German New Guinea consisted of north-eastern New Guinea and several nearby island groups that are now part of Papua New Guinea. First established in 1884, the main part of the colony was Kaiser-Wilhelmsland, in north-eastern New Guinea. The islands to the east were known as the Bismarck Archipelago and consisted of Neu-Pommern (now New Britain) and Neu-Mecklenburg (now New Ireland). With the exception of German Samoa, all German islands in the Pacific were administratively part of German New Guinea: the German Solomon Islands (Buka, Bougainville and several smaller islands), the Carolines, Palau, the Marianas (except for Guam), the Marshall Islands and Nauru. Although a relatively minor colony, it covered an extensive land area, totalling around 249500 km2.

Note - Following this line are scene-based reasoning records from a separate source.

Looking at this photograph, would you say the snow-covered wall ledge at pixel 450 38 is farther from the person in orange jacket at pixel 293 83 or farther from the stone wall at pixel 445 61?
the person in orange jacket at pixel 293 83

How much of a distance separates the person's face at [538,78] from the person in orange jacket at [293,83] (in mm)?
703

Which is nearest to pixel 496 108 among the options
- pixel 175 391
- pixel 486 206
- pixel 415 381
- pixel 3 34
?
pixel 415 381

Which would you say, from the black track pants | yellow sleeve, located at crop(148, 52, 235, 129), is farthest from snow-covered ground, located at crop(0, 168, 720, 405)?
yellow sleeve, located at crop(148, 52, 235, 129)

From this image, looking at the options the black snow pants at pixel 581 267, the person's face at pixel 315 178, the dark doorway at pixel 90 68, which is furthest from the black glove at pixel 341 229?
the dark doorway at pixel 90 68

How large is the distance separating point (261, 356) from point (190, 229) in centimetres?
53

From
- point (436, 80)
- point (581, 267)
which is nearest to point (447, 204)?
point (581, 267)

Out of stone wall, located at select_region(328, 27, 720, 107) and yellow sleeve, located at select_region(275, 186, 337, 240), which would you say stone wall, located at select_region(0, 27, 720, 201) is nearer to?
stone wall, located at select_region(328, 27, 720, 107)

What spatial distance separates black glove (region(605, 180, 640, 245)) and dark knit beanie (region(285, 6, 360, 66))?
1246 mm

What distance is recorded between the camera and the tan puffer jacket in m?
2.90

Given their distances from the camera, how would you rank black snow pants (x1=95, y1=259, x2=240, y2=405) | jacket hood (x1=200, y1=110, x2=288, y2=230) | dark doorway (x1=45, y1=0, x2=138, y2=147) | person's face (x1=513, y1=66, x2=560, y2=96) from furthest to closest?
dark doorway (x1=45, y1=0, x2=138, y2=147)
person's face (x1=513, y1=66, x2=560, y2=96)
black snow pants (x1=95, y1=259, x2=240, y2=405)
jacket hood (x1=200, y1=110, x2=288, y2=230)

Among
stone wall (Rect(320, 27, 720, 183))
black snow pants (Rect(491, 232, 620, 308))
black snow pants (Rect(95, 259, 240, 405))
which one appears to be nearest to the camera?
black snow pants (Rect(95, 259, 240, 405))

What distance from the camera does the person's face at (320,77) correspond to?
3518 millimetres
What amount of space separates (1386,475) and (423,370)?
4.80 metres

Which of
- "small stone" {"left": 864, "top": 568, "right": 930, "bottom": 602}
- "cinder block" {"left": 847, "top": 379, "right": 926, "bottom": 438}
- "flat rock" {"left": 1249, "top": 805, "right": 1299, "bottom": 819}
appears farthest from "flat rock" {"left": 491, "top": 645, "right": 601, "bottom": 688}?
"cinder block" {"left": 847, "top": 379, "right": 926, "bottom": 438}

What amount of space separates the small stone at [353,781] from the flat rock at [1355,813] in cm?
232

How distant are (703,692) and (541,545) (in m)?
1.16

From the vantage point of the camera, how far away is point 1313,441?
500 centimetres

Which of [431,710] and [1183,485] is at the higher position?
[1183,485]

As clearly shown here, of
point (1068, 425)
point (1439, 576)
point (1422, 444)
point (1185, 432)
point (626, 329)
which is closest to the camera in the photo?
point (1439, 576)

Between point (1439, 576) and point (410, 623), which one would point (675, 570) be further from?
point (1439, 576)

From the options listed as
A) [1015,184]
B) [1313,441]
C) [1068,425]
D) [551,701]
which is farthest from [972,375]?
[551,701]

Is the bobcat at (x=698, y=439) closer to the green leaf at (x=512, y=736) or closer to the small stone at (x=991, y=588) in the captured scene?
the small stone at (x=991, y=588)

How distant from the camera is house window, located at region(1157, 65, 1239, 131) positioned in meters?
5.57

While the western half of New Guinea had been administered by the Netherlands since 1828, the eastern half was not annexed by any European power until the 1880s. In 1883, fearful of growing foreign influence—particularly the influence of Germany—the British colony of Queensland annexed the south-eastern part of New Guinea, against the wishes of the British government. This initiated German interest in the remaining third of the island and on 3 November 1884, the German flag was raised over Kaiser-Wilhelmsland, the Bismarck Archipelago (formerly New Britain) and the German Solomon Islands. On 17 May 1885, the German Emperor granted an Imperial charter to the newly founded Neuguinea-Kompanie (New Guinea Company) for this annexation, which was further extended to the Solomon Islands on 13 November 1886.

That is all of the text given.